We explored other options like Trend Micro and Sophos before deciding on CrowdStrike. However, those tools had performance issues, especially on application servers and desktops due to their heavy installers. CrowdStrike stood out as it is lightweight and doesn't impact system performance during operation.
I would strongly recommend CrowdStrike Falcon Cloud Security to others. It is highly effective in providing accurate security and detecting cyber threats without overwhelming you with false positives. It allows you to focus on meaningful alerts, making it a value-for-money product. Overall, I would rate it as a nine out of ten.
I use Falcon Cloud Security as our primary EDR solution, integrated with Splunk for alert management. While Falcon effectively mitigates many threats automatically, we leverage it for targeted threat hunting when we observe unusual patterns or a high occurrence of specific tactics. This allows us to ensure we are not being targeted and provides insights into potential threats to our environment.
Falcon Cloud Security has significantly improved our organization by providing detailed and clear insights into potential threats. Its precise visibility allows us to see everything entering and leaving our environment, enabling us to effectively mitigate attacks and respond to potential security incidents.
The most valuable feature of Falcon Cloud Security is its comprehensive threat-hunting ability. It ensures we stay ahead of potential threats by providing detailed insights and allowing us to investigate and address security concerns proactively.
One area for improvement in Falcon Cloud Security is the support portal. While the documentation is comprehensive, I would like easier access to in-depth training and resources within the tool. Simplifying the portal for better navigation and learning would be beneficial.
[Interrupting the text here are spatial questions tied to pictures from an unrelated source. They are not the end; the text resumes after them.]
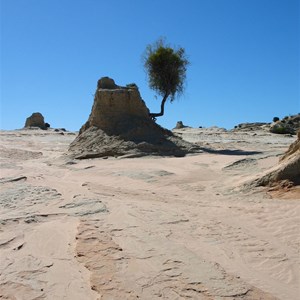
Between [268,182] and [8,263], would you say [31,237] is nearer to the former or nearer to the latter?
[8,263]

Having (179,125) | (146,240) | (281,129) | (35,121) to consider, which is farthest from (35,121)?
(146,240)

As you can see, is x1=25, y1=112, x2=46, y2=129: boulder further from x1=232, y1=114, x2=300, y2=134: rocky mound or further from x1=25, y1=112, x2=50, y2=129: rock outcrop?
x1=232, y1=114, x2=300, y2=134: rocky mound

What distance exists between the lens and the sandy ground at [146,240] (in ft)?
12.9

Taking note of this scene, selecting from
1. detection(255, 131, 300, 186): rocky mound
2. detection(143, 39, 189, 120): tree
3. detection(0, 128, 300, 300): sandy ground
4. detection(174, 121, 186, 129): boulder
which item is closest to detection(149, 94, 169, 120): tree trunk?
detection(143, 39, 189, 120): tree

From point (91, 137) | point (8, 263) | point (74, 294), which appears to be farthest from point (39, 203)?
point (91, 137)

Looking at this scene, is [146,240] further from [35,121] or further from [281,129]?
[35,121]

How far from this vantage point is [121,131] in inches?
607

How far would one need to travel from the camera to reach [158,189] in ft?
28.8

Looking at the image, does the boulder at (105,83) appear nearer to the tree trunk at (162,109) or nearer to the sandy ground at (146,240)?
the tree trunk at (162,109)

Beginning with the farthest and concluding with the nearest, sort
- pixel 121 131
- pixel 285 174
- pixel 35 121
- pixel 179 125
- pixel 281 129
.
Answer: pixel 179 125, pixel 35 121, pixel 281 129, pixel 121 131, pixel 285 174

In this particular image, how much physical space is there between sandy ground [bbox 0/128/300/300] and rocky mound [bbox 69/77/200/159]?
5214 mm

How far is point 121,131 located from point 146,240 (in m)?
10.5

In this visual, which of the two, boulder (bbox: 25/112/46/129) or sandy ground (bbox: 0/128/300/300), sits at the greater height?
boulder (bbox: 25/112/46/129)

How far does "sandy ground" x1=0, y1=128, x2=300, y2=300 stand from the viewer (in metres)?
3.93
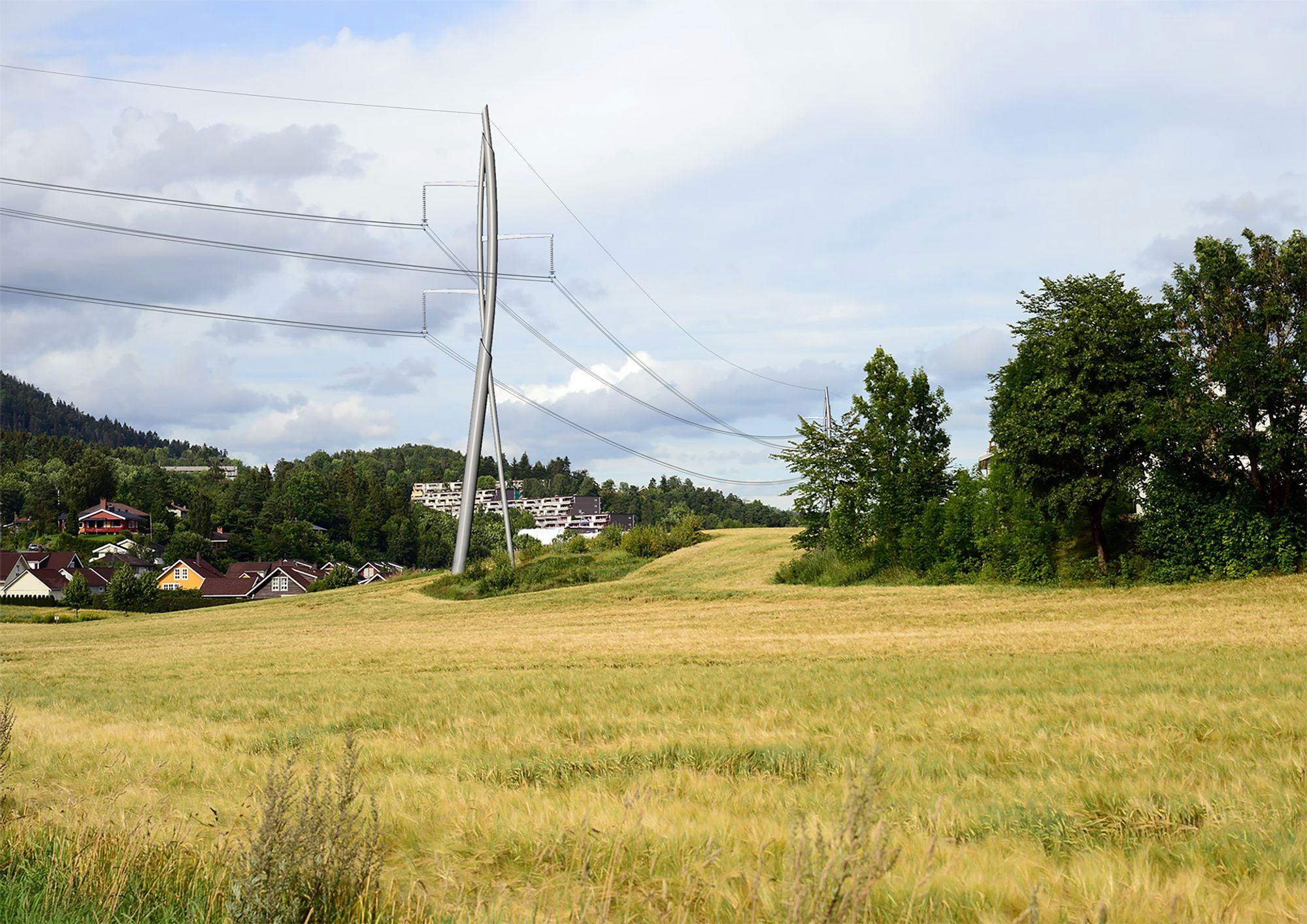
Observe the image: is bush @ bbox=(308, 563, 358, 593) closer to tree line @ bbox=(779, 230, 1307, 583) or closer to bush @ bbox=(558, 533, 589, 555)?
bush @ bbox=(558, 533, 589, 555)

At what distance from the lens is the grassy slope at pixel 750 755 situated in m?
5.47

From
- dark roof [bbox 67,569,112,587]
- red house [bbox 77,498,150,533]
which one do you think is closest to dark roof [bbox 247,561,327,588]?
dark roof [bbox 67,569,112,587]

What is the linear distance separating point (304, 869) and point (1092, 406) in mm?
37680

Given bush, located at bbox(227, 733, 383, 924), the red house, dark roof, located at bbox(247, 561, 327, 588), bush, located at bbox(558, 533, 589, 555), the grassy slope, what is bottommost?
dark roof, located at bbox(247, 561, 327, 588)

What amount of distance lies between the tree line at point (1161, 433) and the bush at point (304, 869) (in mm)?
35179

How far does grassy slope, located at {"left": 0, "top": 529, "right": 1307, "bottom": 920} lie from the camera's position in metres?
5.47

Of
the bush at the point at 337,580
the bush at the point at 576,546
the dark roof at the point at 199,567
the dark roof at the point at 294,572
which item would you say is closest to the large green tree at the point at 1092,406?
the bush at the point at 576,546

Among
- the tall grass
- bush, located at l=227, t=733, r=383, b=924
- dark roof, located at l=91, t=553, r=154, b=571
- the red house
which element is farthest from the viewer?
the red house

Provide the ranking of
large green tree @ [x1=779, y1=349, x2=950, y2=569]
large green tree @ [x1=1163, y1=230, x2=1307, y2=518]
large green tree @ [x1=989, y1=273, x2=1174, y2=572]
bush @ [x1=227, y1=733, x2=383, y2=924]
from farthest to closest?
large green tree @ [x1=779, y1=349, x2=950, y2=569] → large green tree @ [x1=989, y1=273, x2=1174, y2=572] → large green tree @ [x1=1163, y1=230, x2=1307, y2=518] → bush @ [x1=227, y1=733, x2=383, y2=924]

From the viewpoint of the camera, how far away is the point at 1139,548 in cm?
3912

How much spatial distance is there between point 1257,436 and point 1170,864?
112ft

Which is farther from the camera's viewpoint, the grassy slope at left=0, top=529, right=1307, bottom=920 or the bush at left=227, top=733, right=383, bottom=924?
the grassy slope at left=0, top=529, right=1307, bottom=920

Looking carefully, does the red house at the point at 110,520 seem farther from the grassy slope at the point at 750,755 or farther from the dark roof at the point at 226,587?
the grassy slope at the point at 750,755

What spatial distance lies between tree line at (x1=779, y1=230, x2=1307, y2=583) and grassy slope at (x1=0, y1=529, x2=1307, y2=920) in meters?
11.1
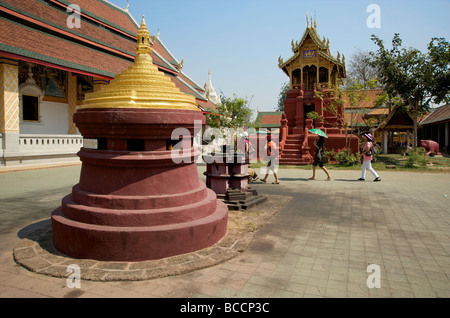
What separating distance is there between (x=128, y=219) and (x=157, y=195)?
46cm

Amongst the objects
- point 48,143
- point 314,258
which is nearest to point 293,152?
point 48,143

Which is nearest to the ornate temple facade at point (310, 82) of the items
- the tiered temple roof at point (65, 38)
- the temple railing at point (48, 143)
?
the tiered temple roof at point (65, 38)

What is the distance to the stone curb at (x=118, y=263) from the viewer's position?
3.15m

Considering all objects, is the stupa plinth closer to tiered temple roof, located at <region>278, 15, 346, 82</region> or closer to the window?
the window

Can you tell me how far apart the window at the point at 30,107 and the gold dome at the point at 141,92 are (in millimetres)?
14421

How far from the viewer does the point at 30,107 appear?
53.3 feet

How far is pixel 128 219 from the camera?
3.53 meters

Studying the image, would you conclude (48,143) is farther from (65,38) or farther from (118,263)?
(118,263)

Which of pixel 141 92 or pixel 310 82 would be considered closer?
pixel 141 92

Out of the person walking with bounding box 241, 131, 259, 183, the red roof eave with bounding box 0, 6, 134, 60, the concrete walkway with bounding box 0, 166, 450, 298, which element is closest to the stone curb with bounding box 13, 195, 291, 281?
the concrete walkway with bounding box 0, 166, 450, 298

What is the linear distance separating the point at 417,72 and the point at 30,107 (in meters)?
21.6

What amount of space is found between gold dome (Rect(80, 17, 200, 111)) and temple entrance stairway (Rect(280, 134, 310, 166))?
575 inches

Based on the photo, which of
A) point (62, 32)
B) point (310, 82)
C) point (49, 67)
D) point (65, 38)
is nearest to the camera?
point (62, 32)

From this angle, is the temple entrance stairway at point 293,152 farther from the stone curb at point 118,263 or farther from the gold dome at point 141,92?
the gold dome at point 141,92
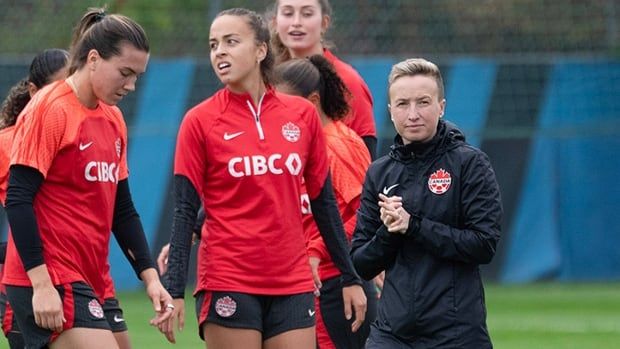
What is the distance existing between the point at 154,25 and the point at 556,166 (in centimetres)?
525

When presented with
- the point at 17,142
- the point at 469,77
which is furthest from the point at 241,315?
the point at 469,77

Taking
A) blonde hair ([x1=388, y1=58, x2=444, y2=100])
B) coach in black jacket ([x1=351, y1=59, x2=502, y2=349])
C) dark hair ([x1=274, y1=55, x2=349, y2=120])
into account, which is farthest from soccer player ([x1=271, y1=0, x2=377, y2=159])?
coach in black jacket ([x1=351, y1=59, x2=502, y2=349])

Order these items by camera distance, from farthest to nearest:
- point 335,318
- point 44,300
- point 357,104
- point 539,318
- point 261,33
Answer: point 539,318 < point 357,104 < point 335,318 < point 261,33 < point 44,300

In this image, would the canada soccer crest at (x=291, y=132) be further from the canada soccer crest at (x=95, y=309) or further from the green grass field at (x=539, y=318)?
the green grass field at (x=539, y=318)

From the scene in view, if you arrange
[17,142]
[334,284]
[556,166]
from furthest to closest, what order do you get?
[556,166] → [334,284] → [17,142]

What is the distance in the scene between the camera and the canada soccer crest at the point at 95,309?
605 centimetres

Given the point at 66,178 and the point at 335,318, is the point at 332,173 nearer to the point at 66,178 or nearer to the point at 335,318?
the point at 335,318

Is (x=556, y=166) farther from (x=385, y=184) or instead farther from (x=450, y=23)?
(x=385, y=184)

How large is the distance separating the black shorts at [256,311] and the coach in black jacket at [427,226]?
0.33 m

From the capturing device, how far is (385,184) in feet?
20.6

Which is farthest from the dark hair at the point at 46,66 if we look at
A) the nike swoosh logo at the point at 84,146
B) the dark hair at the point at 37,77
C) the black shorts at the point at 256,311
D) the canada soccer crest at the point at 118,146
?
the black shorts at the point at 256,311

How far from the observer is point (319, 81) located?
296 inches

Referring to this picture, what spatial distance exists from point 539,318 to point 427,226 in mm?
8615

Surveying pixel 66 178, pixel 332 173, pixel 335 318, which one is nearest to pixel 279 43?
pixel 332 173
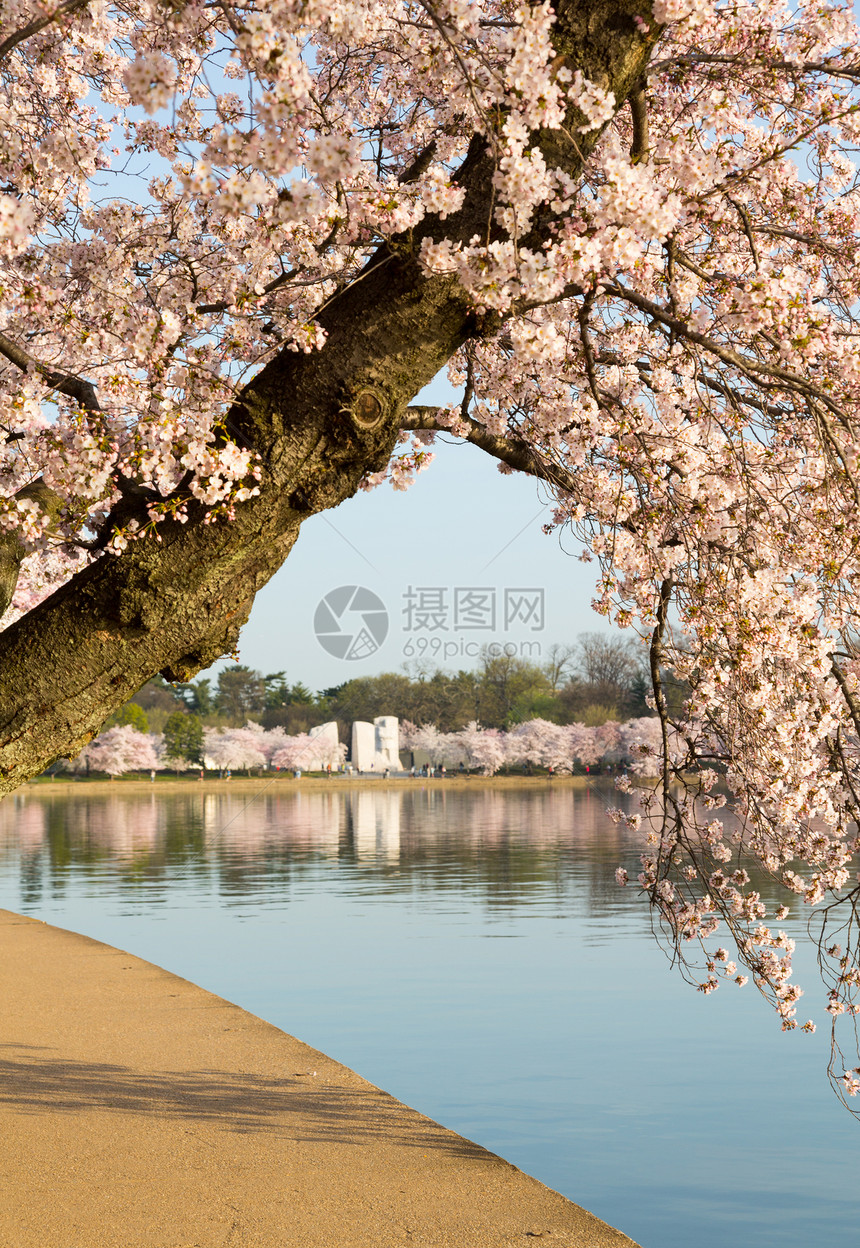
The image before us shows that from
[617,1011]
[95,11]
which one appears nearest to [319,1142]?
[95,11]

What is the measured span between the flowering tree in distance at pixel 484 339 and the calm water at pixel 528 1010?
10.6 ft

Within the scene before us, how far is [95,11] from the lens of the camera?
3430 mm

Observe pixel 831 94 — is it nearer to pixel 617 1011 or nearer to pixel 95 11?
pixel 95 11

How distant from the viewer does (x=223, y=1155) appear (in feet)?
19.2

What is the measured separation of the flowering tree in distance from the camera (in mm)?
3207

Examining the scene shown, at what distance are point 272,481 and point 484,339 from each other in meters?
A: 1.62

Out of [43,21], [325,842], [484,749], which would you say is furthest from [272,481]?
[484,749]

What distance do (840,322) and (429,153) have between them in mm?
2180

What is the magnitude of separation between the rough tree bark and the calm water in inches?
232

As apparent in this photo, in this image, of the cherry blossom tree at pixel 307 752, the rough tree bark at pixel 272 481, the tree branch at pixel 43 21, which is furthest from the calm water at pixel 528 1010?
the cherry blossom tree at pixel 307 752

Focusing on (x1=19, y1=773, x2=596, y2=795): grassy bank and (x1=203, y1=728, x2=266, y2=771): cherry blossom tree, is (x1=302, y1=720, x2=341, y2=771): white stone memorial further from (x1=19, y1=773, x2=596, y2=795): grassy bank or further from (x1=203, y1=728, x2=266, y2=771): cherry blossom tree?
(x1=19, y1=773, x2=596, y2=795): grassy bank

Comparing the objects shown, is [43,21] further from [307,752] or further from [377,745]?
[307,752]

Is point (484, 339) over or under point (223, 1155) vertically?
over

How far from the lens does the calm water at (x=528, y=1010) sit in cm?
816
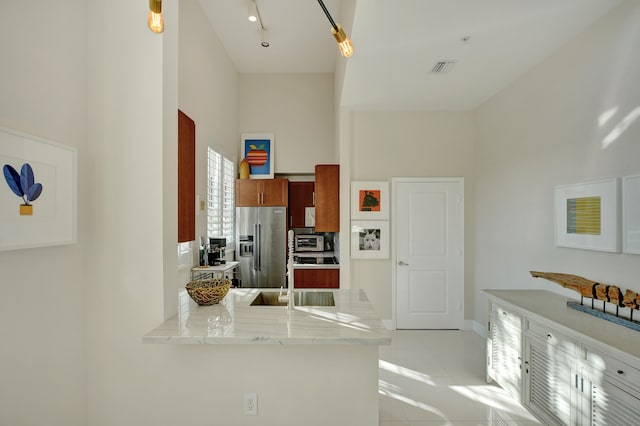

I have been working with Falcon Cloud Security for a year.
The stability of the solution is a solid ten out of ten.
The scalability of the solution is excellent. I would rate it as a ten out of ten.
CrowdStrike's technical support is excellent. The team is highly knowledgeable and provides comprehensive assistance.
Before using CrowdStrike Falcon Cloud Security, I have used SentinelOne. They have different philosophies – SentinelOne is more automatic and easier to use, like a Mac, while Falcon is more technical, allowing for deeper customization and insights, akin to a PC. Falcon's comprehensive and technical approach aligns well with our SOC's needs.
Deployment is generally straightforward, but like many tools, it takes time to fine-tune and achieve optimal configuration.
While I have heard that Falcon Cloud Security can be expensive, I believe the investment is justified for the peace of mind it provides.
My advice for someone considering CrowdStrike Falcon Cloud Security is to do your homework and ask plenty of questions to fully understand the depth and capabilities of the tool. Overall, I would rate the solution as a nine out of ten.